Very high triglyceride levels of 500 mg/dl or thereabout will likely cause inflammation of the pancreas. This condition is called pancreatitis. It is a serious condition that can cause death.
Triglycerides form the major portion of fats present in the body. They perform essential functions in the body and the need to keep them within the normal range is necessary in view of its complications such as heart attack, stroke, metabolic syndrome and more.
Normal, borderline, high and very high triglyceride levels
Normal triglyceride levels — Less than 150 per deciliter.

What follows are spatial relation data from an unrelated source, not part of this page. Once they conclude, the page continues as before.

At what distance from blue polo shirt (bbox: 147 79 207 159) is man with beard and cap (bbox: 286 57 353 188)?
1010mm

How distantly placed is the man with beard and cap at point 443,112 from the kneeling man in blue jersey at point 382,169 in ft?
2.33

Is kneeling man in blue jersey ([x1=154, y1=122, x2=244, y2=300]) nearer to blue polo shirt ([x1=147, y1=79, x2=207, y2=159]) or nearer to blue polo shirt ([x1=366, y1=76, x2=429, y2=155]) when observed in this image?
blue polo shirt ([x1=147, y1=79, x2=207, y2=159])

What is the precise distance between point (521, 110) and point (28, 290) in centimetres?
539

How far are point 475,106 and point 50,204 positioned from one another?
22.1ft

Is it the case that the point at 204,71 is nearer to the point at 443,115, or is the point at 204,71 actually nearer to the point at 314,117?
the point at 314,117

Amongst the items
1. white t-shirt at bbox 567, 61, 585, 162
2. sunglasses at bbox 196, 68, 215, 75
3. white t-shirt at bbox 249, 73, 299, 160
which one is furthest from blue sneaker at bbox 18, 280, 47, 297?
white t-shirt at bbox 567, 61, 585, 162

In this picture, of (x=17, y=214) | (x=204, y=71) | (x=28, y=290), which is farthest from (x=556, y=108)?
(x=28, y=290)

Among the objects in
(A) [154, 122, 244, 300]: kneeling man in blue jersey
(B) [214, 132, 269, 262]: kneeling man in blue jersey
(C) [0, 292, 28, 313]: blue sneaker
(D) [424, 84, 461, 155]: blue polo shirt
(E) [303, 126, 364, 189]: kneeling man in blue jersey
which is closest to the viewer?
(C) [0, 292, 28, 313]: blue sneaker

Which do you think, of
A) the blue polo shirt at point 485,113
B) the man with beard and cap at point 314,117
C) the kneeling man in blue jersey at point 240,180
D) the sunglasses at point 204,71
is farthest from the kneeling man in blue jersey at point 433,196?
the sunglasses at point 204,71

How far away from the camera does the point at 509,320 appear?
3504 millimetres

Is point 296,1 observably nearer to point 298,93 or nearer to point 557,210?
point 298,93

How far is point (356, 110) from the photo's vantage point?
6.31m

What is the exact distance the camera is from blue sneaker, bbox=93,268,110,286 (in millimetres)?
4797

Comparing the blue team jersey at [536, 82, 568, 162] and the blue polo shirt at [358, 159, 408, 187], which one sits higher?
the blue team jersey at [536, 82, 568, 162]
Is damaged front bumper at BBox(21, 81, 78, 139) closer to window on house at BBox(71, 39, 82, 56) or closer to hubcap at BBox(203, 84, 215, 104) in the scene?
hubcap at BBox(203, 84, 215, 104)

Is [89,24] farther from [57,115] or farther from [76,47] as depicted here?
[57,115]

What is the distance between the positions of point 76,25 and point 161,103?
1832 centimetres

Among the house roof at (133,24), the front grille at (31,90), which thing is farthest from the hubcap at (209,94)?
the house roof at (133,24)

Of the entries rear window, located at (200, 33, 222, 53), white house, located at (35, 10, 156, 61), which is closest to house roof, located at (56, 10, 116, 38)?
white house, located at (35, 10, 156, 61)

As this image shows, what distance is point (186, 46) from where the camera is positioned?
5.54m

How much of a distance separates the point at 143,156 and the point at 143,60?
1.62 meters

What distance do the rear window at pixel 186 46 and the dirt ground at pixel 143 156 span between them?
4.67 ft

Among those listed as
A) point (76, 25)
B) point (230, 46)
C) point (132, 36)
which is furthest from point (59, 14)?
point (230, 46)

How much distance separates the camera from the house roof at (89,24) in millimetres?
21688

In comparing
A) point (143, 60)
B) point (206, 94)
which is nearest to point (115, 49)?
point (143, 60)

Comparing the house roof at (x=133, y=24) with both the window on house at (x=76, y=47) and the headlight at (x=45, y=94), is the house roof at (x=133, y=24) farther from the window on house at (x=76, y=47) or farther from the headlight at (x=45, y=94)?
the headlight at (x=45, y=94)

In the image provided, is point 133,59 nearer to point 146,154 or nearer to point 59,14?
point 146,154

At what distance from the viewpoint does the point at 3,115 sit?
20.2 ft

Borderline triglyceride levels — Between 150 to 200 mg/dl
High triglyceride levels — More than 200 mg/dl
Very high triglyceride levels — More than 500 mg/dl
The most common causes of very high triglyceride levels are:
- a regular diet of saturated fats, high carbohydrate foods, and sugary drinks
- uncontrolled diabetes
- physically inactive lifestyle
- regular high consumption of alcohol. Binge drinking, especially, can cause dangerous spikes in triglyceride levels that can trigger inflammation of the pancreas (pancreatitis).
According to the National Center for Biotechnology Information (NCBI), the aggregate survival rate for chronic pancreatitis is estimated to be 80% at 3 years and 59% at 5 years.
Why elevated triglyceride levels cause pancreatitis is still unclear. It is believed to be due to increased concentrations of chylomicrons in the blood.
Chylomicrons forms of fats present in the blood or lymph after absorption from the small intestine. They are lipoprotein particles that consist of a major portion of triglycerides, phospholipids, cholesterol, and proteins.
Chylomicrons are present in the blood about 1 to 3 hours after a meal and are cleared after 8 hours. In people with triglyceride levels of 500 – 1000 mg/dl, they are always present in the blood.
Being low density and large, they may obstruct capillaries leading to local ischemia and acidosis. This leads to secretion of the pancreatic triacylglycerol lipase, which is an enzyme secreted from the pancreas.
It breaks down the triglycerides into free fatty acids, which can lead to cell injury resulting in further local damage that increases inflammation and free radicals, eventually presenting as pancreatitis.